Thursday, April 12, 2012

A Fundamental Misunderstanding

To understand the following argument better read Penn Jillette's argument and then watch the video that Robyn used in her response, "Politics & Frames of Civility in Gaming," if you haven't already:

Though I took issue with a lot of Mike Huckabee's rhetoric, I found a particular fundamental misunderstanding in his monologue that I see constantly in people who argue against videogames for any number of reasons (that they cause violence, they dumb people down, etc.):

"some of the self-righteous elites who buy it will do so without a twinge of guilt over promoting murder, mayhem and mutilation of other human beings."

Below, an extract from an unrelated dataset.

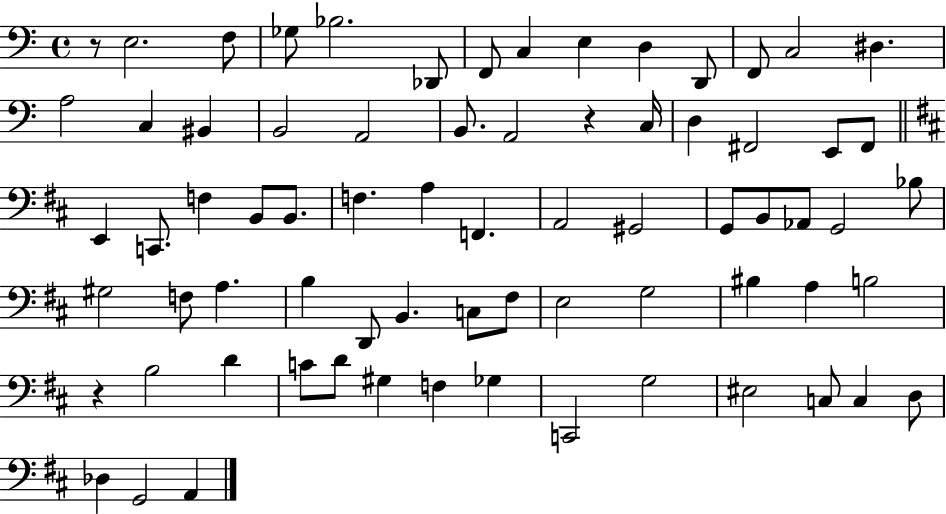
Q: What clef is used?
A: bass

Now, I understand that he is only flipping the rhetoric back to the some liberal pundits who decried Sarah Palin for her "violent" rhetoric on her website which (they say) led Jared Loughner to shoot Senator Gabrielle Gifford in Tucson a few months ago. But this idea that first-person shooters (FPSs) "promote murder, mayhem and mutilation of other human beings" is something that needs to stop. It's been an extremely popular talking point ever since people tried to find a scapegoat for the Columbine shootings and blamed it on the kids' interest in the game Doom, and it has no basis in fact.

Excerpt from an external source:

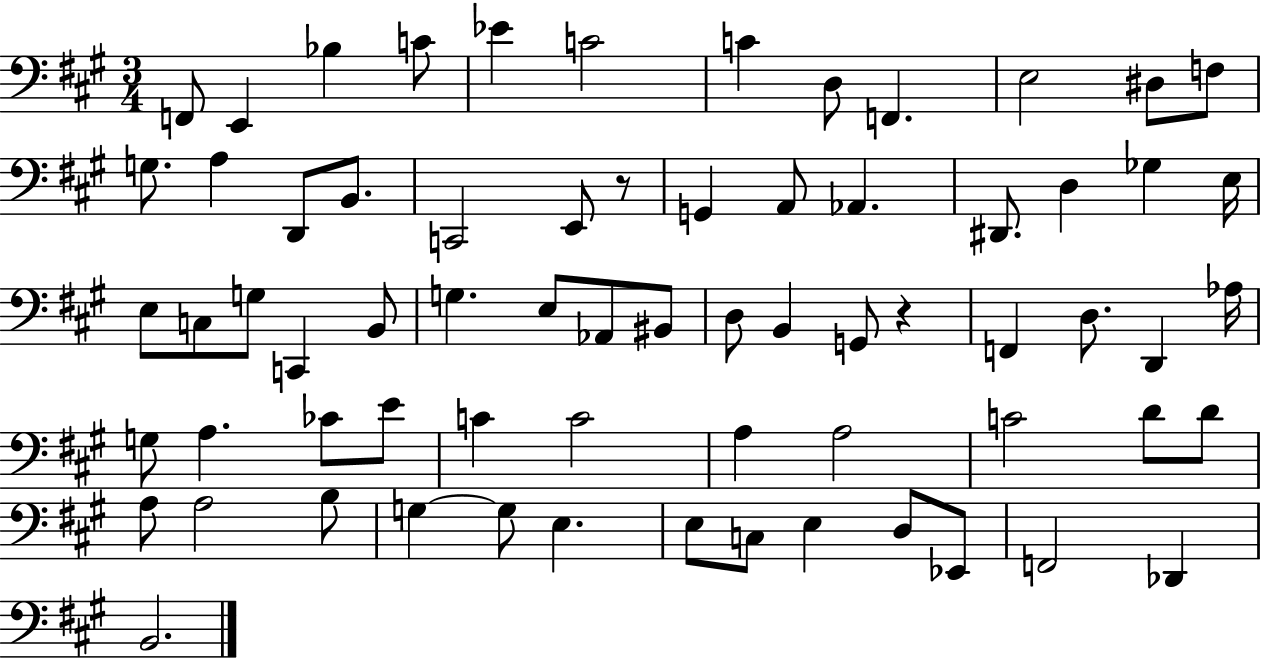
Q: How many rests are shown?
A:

Penn's argument is the starting point for my argument. Those that say that games promote violence and other awful things are the same people that he mentions who are "just not going to understand" the nuances of gaming because they've only experienced it on the surface. I have begun to do some research into the reality of the virtual worlds of games and how they effect the real world, and I have found that although there is a certain reality in the virtual worlds themselves, it does not mean that the players cannot separate themselves from the experience. To say that games promote violence would be like saying playing paintball, or laser tag, or football, or hockey, or Pacman promotes violence. Though these games can be considered violent within the context of the game itself, it does not translate to contexts outside of the game. If it did, we would have to wear pads everywhere we went to avoid being hurt when we were tackled by 300-pound defensive tackles. However, we would probably be too busy running around in a dark room eating little round pills and fruit while being chased by ghosts to worry about it.

My point is that people accept roles within the games that they play that would never, ever, ever translate into the real world because the rules of the real world prohibit that sort of role. If someone is crazy enough to actually shoot someone for no particular reason, then there are probably way more important issues in that person's life than what type of videogames they play.

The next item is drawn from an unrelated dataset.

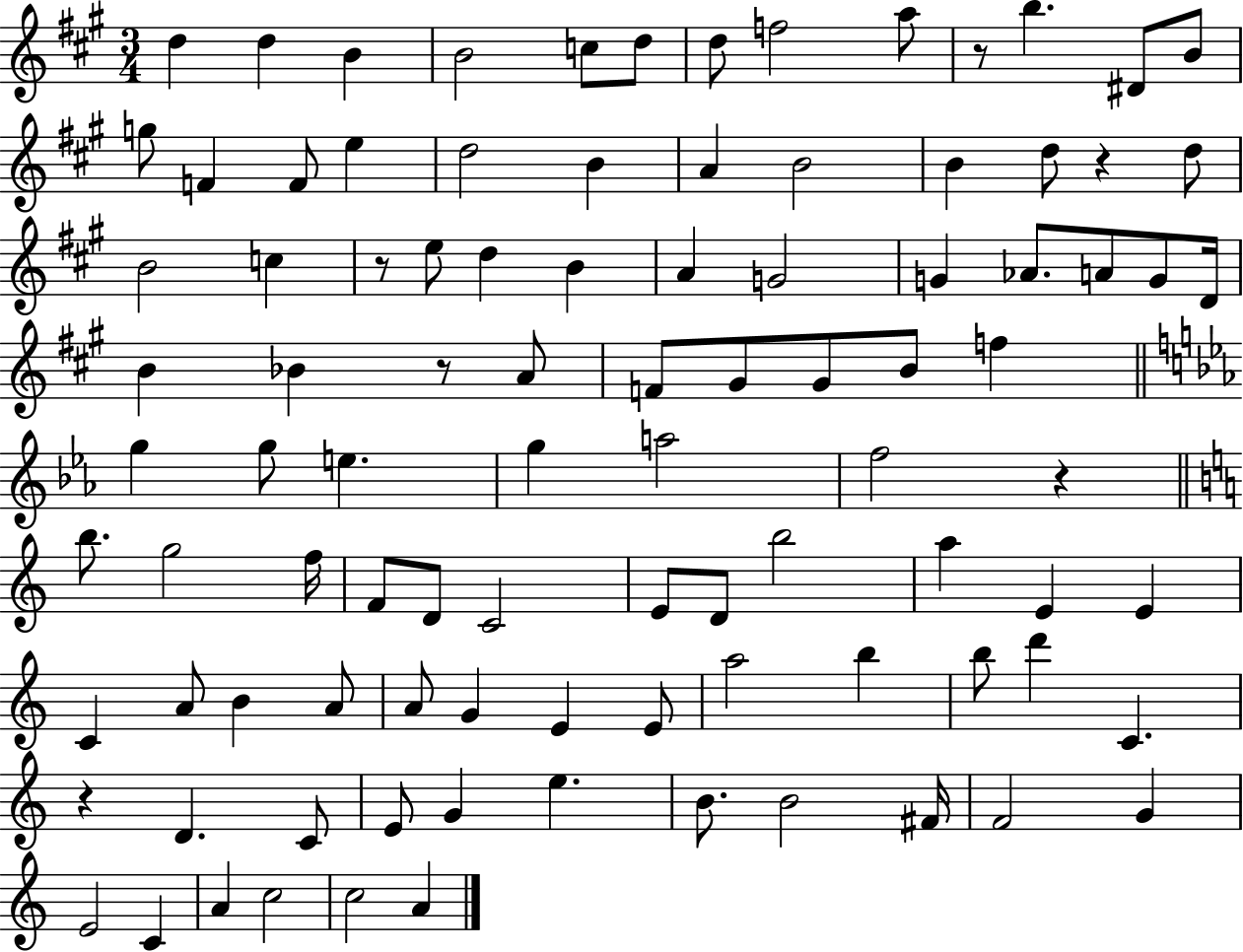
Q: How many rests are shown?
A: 6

  1. Sort of goes back to blaming Pearl Jam or Marilyn Manson for Columbine. I think maybe some folks are more open to certain dark messages, but those folks will ALWAYS find those messages somewhere.

    I think the academy has lots to prove as far as gaming not only being not dangerous, but also worthy of scholarly attention.

  2. That's true. It's funny-- old-school RPGs, the ones with the books and dice got accused of promoting violence too.

  3. I have never understood why there is this stigma about the depiction of violence in video games. Violence is a part of human nature. Plus, people are perfectly capable of separating a virtual world from their actual lives. I play first person shooter games all the time to distress and have fun, but I don't go around shooting people in real life. That would be absurd.

  4. communication is really inportant to every. misunderstanding is bad to every.